Finalmente saiu a parceria entre a Microsoft e o Yahoo. Foi o assunto do dia ontem no mercado de buscadores. Espera-se que o novo Bing, buscador da Microsoft, seja bastante fortalecido pelo acordo.

Quais as implicações disso para a prática do marketing de busca (SEM, de Search Engine Marketing)?

Anotei dez delas. São ideias que circulam nos EUA neste momento. Logo teremos mais informações sobre o acordo. No momento, considere o seguinte (além do fato de que no Brasil o cenário é bem diferente, com o Google dominando mais de 95% do mercado):

    * Vale investir em SEO no Bing, pois suas buscas são mais ricas e organizadas (eventualmente mais relevantes), o que deve atrair usuários.

    * Apesar do pequeno market share (cerca de 8% nos EUA), usuários do Bing geram mais conversões e cliques nos anúncios (ainda se discute exatamente porque).

    * Com a parceria, o Bing Yahoo terá 28% de share, atraindo, pelo seu tamanho, mais spams e outras práticas manipulativas, o que pode afetar sua relevância.

    * Espera-se que muitos anunciantes que só trabalhavam com Google passem a fazer PPC também com os parceiros Bing.

    * Agora todos querem explorar as ferramentas de análise SEO do Bing (Bing Webmaster Tools), prevendo o crescimento do buscador.

    * O registro de negócios locais no diretório Bing se torna importante já que o buscador destaca as listas locais em suas buscas.

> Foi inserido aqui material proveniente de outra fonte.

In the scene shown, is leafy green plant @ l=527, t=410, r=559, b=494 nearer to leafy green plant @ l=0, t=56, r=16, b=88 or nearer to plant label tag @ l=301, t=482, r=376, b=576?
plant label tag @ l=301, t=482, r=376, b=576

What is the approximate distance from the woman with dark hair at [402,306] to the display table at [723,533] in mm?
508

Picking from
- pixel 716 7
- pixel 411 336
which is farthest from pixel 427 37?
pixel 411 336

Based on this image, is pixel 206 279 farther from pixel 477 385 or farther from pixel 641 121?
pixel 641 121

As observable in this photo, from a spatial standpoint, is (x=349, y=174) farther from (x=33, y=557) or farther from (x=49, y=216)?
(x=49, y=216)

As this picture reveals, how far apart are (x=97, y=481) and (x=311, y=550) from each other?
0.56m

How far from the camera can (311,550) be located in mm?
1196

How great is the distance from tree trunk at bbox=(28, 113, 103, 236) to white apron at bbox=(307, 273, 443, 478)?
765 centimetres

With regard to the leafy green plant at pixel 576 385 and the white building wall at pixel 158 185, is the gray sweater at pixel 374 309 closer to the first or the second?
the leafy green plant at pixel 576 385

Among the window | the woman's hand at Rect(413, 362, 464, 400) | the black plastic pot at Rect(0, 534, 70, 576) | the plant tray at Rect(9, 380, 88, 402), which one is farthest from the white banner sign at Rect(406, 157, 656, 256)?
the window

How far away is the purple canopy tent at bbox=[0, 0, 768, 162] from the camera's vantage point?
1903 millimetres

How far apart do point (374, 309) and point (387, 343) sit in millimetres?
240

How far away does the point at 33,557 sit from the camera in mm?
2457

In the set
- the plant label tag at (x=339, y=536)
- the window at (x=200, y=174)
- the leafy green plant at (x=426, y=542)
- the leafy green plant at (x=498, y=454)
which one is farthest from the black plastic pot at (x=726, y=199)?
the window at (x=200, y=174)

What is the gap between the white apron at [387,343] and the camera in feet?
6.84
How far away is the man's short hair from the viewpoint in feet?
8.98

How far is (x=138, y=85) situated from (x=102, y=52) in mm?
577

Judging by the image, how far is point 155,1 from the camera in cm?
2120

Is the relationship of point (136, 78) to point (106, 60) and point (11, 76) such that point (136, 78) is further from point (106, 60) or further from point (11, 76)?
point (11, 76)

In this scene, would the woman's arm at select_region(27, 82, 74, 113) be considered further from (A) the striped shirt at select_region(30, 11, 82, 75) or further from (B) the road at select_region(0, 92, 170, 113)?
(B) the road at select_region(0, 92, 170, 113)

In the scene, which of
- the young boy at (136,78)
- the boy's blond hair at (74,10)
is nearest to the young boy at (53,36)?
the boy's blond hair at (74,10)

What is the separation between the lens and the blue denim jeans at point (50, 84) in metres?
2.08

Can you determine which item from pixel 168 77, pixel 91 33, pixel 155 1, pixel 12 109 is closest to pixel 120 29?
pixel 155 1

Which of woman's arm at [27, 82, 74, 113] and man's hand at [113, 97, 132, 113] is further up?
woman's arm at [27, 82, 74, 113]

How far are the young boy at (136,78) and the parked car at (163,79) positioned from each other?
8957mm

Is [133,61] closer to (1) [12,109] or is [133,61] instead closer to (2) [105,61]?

    * O Bing passa a contar com a valiosa base de dados do Yahoo para customizar seu serviço por segmento-alvo e tipo de usuário.

    * Muitos usuários e clientes do Yahoo nos EUA temem que a empresa desative recursos de busca como diretório, Delicious, maps, etc.

    * Como o Yahoo manterá certa independência, especula-se que a sua busca siga critérios um pouco diferentes das buscas feitas via Bing.

A parceria com o Bing pode liberar o Yahoo para investir cada vez mais em conteúdo.